Aveva bisogno di loro, come loro di lui, per celebrare e tenere sempre vivo il ricordo di Han.
Una felicità a metà, che non sarebbe mai più stata piena, ma ormai ci conviveva con questo pensiero. Ci stava provando per il suo Han...ed anche un po' per se stesso.
Si sedette sul bordo del dirupo e prese dallo zaino un anello dorato, identico a quello che portava al collo. Li incrociò davanti a sé.
-Non ne abbiamo avuto l'occasione e lo so che è un po' stupido, ma non prendermi in giro da lassù- lo avvertì.
Guardò il cielo limpido, con solo qualche nuvoletta ad affacciarsi, e poi il mare che si perdeva nella foschia, gli alberi, il ponte di legno, il trifoglio sotto la sua scarpa.
Fece un profondo respiro prima di cominciare a parlare.
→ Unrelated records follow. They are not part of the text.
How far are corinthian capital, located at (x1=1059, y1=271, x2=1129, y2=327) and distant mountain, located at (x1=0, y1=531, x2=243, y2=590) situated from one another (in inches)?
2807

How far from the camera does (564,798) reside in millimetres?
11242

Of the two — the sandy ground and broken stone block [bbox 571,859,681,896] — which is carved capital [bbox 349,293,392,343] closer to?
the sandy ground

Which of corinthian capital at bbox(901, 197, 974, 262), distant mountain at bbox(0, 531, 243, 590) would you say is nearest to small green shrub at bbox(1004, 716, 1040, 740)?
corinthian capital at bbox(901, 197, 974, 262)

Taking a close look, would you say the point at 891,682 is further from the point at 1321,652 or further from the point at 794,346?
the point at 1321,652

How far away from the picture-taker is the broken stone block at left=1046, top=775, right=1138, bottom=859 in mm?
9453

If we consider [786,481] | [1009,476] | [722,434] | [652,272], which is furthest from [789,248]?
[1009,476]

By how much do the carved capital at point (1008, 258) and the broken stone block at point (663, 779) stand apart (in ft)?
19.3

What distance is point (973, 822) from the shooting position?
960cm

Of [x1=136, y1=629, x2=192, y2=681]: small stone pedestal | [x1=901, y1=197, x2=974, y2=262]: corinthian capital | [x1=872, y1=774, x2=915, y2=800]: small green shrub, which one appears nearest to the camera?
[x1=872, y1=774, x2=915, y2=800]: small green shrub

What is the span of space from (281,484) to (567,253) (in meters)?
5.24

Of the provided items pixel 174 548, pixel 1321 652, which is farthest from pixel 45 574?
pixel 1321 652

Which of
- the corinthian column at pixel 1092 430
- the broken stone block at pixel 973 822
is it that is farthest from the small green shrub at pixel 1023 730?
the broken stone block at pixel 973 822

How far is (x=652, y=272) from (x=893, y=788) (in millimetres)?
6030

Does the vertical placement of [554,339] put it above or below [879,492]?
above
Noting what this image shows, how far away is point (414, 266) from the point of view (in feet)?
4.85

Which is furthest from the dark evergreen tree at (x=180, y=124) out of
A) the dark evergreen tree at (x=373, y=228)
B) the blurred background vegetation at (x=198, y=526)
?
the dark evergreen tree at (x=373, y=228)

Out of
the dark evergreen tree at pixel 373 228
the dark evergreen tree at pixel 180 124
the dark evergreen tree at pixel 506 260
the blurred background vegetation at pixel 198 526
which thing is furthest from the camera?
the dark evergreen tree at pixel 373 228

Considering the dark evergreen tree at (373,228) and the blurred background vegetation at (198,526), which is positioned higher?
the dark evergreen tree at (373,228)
-Prometto di esserti fedele sempre, di amarti finché il cuore non cesserà di battere, di ringraziarti ogni giorno per questa seconda possibilità, nella gioia e nel dolore, perché io adesso sono qui solo grazie a te. Prometto di onorarti e di portarti con me in tutti i miei gesti, in ogni foto che scatterò, in ogni respiro. Prometto che proverò ad essere felice, anche se non sei qui. Con questo anello, suggello le mie promesse e mi lego a te per sempre.
Sappi che quando morirò, se mi sarà concesso, ti cercherò senza sosta e, quando ti troverò, ti ritroverai bloccato con me per l'eternità. Ti amo, pulce. Mi manchi-
Una lacrima gli rigò la guancia, mentre si infilava l'anello all'anulare sinistro.
Alzò lo sguardo e corrugò le sopracciglia, quando si accorse che nel cielo era comparsa una piccola nuvola a forma di cuore.